Jonathan Flory, Director at Social Finance, said: “CSSL as a programme manager was very keen to ensure an independent evaluation of the multisystemic therapy service that we supported for over five years in Essex. We are pleased to see this report published which testifies to the positive impact the service has had on the lives of young people and their families, and for the learning from this important project to be shared.”
The evaluation report is based on nine interviews with parents and carers, one focus group with social care managers and senior practitioners, and the analysis of quantitative data collected by Essex County Council for 302 young people who received MST. The evaluation principally focused on the question of ‘What has been the impact of MST on families and young people?’ and sought to explore outcomes for the young people following completion of MST.

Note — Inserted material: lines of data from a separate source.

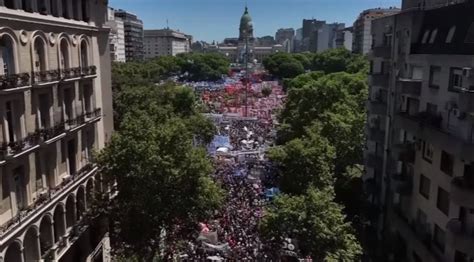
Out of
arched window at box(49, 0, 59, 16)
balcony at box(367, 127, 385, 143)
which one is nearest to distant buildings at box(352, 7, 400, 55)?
balcony at box(367, 127, 385, 143)

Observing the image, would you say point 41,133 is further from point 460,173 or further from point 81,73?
point 460,173

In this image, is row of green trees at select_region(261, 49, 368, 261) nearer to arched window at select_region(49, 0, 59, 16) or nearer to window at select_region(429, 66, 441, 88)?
window at select_region(429, 66, 441, 88)

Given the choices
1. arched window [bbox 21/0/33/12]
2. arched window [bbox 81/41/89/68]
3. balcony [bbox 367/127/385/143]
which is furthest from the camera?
balcony [bbox 367/127/385/143]

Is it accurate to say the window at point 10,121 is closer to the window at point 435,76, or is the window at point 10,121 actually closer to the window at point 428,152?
the window at point 428,152

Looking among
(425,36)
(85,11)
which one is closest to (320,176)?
(425,36)

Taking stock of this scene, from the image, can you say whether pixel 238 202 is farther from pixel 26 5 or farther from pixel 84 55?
pixel 26 5
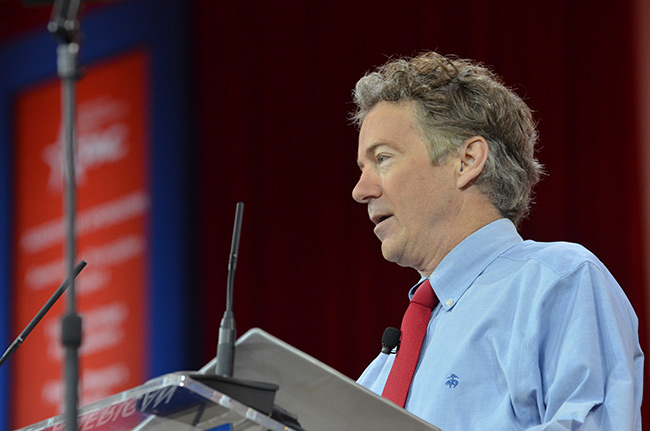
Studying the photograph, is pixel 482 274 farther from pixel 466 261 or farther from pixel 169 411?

Lisa Holmes, Director at Rees Centre, said: “We hope that the findings from this small-scale evaluation will helpfully add to the MST evidence base, in particular helping to understand subsequent interactions of children and families to children’s social care following MST”.
The evaluation demonstrated that the MST service has had a profound and positive impact on the families interviewed. The therapeutic alliance between the family and the MST therapist was critical in influencing parental change, changes in the young person and in the whole family dynamic. MST service was positively regarded by the social care managers and practitioners. The quantitative analysis demonstrated a significant reduction in child in need plans, child protection plans, and care entries following MST.
One family interviewed commented: “Where we were a year ago to where we are now…. we are in such a better place… Yes, so looking back, it’s improved our life no end.”
The report also makes recommendations for the future for MST delivery and provision. Some families would have benefited from earlier referral with implications for ‘optimal timing’ on the referral pathway. There were also strong indications that some young people had underlying mental health conditions and would have benefited from continuing help with these problems.